ICC 16.0.2: MPX pass creates too-narrow bounds in SSE-heavy code

dmitrii_k_ · ‎10-24-2016

Hello,

I use icc (ICC) version 16.0.2 (20160204). I found a bug in the way its MPX transformation pass creates bounds for SSE-heavy (and heavily-optimized) code. My computer has an Intel Skylake CPU.

Here is the minimal test case that reproduces the problem (adapted from Vips program where the bug was triggered):

#define SCALE (1<<6)
float ar[SCALE + 1][SCALE + 1][4];

void __attribute__ ((noinline)) foo() {
    int x, y;
    for( x = 0; x < SCALE + 1; x++ )
        for( y = 0; y < SCALE + 1; y++ ) {
            double X, Y, Xd, Yd;
            double c1, c2, c3, c4;

            X = (double) x / SCALE;
            Y = (double) y / SCALE;
            Xd = 1.0 - X;
            Yd = 1.0 - Y;

            c1 = Xd * Yd;
            c2 = X * Yd;
            c3 = Xd * Y;
            c4 = X * Y;

            ar[0] = c1;
            ar[1] = c2;
            ar[2] = c3;
            ar[3] = c4;
        }
}

int main() {
    foo();
    return ar[0][0][0];
}

The code raises an exception when built with O2 and -no-check-pointers-narrowing (exactly this combination on my computer):

>>> icc -O2 -ggdb -check-pointers-mpx=rw -no-check-pointers-narrowing -lmpx -lmpxwrappers vipstest.c
>>> ./a.out
Saw a #BR! status 1 at 0x400c26
Saw a #BR! status 1 at 0x400c2e
...

# now with O1: works correctly
>>> icc -O1 -ggdb -check-pointers-mpx=rw -no-check-pointers-narrowing -lmpx -lmpxwrappers vipstest.c
>>> ./a.out
[ no output ]

# now without no-check-pointers-narrowing
>>> icc -O2 -ggdb -check-pointers-mpx=rw -lmpx -lmpxwrappers vipstest.c
>>> ./a.out
[ no output ]

The offending asm snippet looks like this:

  bndmk  0x13(%rdx),%bnd1  # INCORRECT BOUND: TRIGGERS BR
  bndmk  0x1080f(%rdx),%bnd0  # CORRECT BUT UNUSED BOUND
  ...
  bndcl  0x603904(%rdi),%bnd1
  bndcl  0x603908(%rdi),%bnd1
  bndcl  0x60390c(%rdi),%bnd1
  bndcu  0x603917(%rdi),%bnd1  # TRIGGERS BR
  bndcu  0x60391b(%rdi),%bnd1
  bndcu  0x60391f(%rdi),%bnd1
  ...

Note that when compiled with O1 (or without no-check-pointers-narrowing), the asm uses the correct BND0 register. Clearly, some autovectorization (SSE) optimization pass clashes with the MPX instrumentation.
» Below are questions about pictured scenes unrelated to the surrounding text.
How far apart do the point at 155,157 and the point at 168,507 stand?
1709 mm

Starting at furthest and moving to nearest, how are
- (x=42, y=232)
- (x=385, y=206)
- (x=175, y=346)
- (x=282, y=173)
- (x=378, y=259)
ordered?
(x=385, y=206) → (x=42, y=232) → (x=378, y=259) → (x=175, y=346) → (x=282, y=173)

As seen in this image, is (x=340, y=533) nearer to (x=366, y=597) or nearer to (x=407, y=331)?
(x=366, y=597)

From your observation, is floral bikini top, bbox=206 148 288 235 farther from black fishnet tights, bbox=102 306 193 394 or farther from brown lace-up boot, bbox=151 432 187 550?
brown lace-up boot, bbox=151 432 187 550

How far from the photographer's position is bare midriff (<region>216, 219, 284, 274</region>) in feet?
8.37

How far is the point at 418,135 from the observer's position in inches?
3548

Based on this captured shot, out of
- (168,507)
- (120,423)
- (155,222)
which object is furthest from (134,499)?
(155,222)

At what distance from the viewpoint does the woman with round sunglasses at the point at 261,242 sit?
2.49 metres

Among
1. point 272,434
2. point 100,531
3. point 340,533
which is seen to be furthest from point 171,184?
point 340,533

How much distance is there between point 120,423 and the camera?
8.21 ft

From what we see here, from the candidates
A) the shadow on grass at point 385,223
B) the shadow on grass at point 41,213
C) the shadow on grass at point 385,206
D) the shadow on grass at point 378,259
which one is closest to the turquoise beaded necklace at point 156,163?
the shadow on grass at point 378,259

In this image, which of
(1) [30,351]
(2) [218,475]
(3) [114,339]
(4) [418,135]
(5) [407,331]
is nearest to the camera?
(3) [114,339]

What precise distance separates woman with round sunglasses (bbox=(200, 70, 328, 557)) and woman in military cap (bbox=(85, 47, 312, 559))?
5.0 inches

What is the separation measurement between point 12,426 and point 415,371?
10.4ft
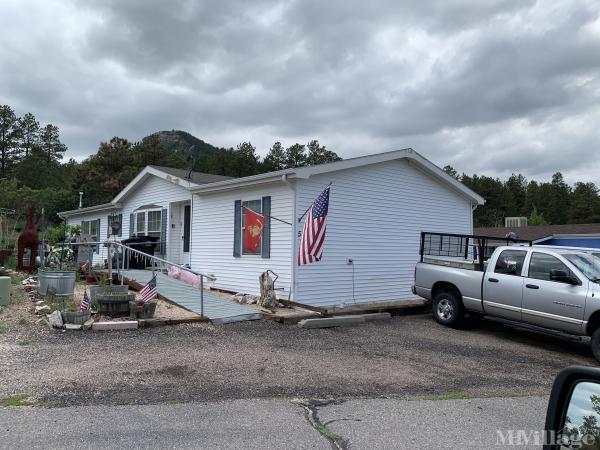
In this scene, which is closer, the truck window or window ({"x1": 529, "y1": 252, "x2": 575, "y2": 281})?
window ({"x1": 529, "y1": 252, "x2": 575, "y2": 281})

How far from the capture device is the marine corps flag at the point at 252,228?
1227cm

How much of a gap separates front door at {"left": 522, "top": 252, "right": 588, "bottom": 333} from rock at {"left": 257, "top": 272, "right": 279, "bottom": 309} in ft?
16.8

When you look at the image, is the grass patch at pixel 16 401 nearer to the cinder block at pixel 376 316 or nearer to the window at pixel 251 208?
the cinder block at pixel 376 316

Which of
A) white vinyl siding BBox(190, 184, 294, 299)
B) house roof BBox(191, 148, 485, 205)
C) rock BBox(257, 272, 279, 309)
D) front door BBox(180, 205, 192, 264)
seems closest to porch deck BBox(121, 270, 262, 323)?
rock BBox(257, 272, 279, 309)

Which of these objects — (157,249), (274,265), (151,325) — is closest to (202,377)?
(151,325)

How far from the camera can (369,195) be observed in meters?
13.4

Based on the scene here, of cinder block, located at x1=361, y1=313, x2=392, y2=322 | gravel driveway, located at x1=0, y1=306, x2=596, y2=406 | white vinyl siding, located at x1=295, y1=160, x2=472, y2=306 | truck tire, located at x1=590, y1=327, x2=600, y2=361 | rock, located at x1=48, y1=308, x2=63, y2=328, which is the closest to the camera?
gravel driveway, located at x1=0, y1=306, x2=596, y2=406

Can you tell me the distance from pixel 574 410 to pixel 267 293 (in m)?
9.29

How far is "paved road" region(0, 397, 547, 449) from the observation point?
13.6 ft

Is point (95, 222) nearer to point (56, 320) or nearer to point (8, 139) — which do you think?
point (56, 320)

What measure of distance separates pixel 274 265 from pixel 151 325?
13.4 ft

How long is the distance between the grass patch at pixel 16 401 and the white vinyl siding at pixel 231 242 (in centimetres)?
712

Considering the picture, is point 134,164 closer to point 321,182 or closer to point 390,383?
point 321,182

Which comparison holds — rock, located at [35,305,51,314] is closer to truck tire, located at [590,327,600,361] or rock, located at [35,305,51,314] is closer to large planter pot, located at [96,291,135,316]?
large planter pot, located at [96,291,135,316]
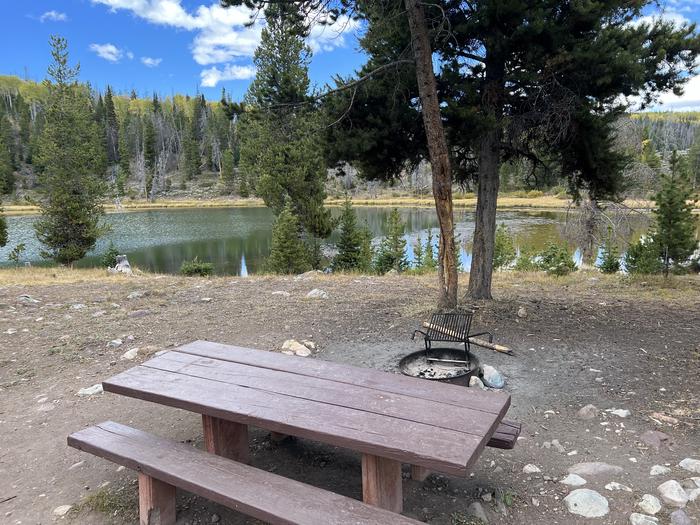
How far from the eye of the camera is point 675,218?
12562 mm

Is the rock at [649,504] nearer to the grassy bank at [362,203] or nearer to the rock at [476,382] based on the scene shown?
the rock at [476,382]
Yuan_C_Intel · ‎10-28-2016

Hi, Dmitri

Have you tried your test with Intel Compiler 17.0? I cannot reproduce the error with 17.0 on Windows.
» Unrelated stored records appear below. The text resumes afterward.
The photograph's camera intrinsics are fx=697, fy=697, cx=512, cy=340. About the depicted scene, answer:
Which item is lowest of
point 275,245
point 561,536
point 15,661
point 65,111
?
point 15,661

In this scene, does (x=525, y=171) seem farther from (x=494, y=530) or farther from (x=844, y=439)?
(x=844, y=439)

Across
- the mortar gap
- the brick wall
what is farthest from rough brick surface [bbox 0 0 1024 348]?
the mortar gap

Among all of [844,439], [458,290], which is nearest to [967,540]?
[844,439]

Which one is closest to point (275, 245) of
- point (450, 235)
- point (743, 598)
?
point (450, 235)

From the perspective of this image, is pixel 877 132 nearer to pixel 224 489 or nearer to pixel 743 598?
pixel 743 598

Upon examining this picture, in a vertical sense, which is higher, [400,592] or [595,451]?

I need to find a Linux Skylake system to verify your issue. I will let you know when I have an update on this.

Thanks.

dmitrii_k_ · ‎10-28-2016

I did not try ICC 17.0. From my side, I will try to update to ICC 17.0 and report the results on my Linux Skylake machine.

UPDATE: I installed ICC 17.0, and the bug disappeared. Great! (I guess this was expected since ICC 17.0 has better autovectorization support.) So I guess this bug report can be closed.

Yuan_C_Intel · ‎11-06-2016

Hi, Dmitrii

I'm glad to hear this. That's great. Thank you for letting me know this.

I'm closing this as the issue is fixed in 17.0.

Thanks.

dmitrii_k_ · ‎11-19-2016

I believe I see the manifestations of this bug in my other programs now (even after updating to ICC 17).

I see these bugs in SPEC 2006: vips, h264ref, and milc. I will try to come up with another test case that can be reproduced in ICC 17. In the meantime, have you tried running MPX instrumentation on SPEC 2006 under Ubuntu 16.04 + Intel Skylake?

Yuan_C_Intel · ‎12-06-2016

Hi, Dmitri

Thank you for the update.

Have you created the new test case to reproduce with 17.0? We are interested in reproducing the issue and submit it for a resolution.

Thanks.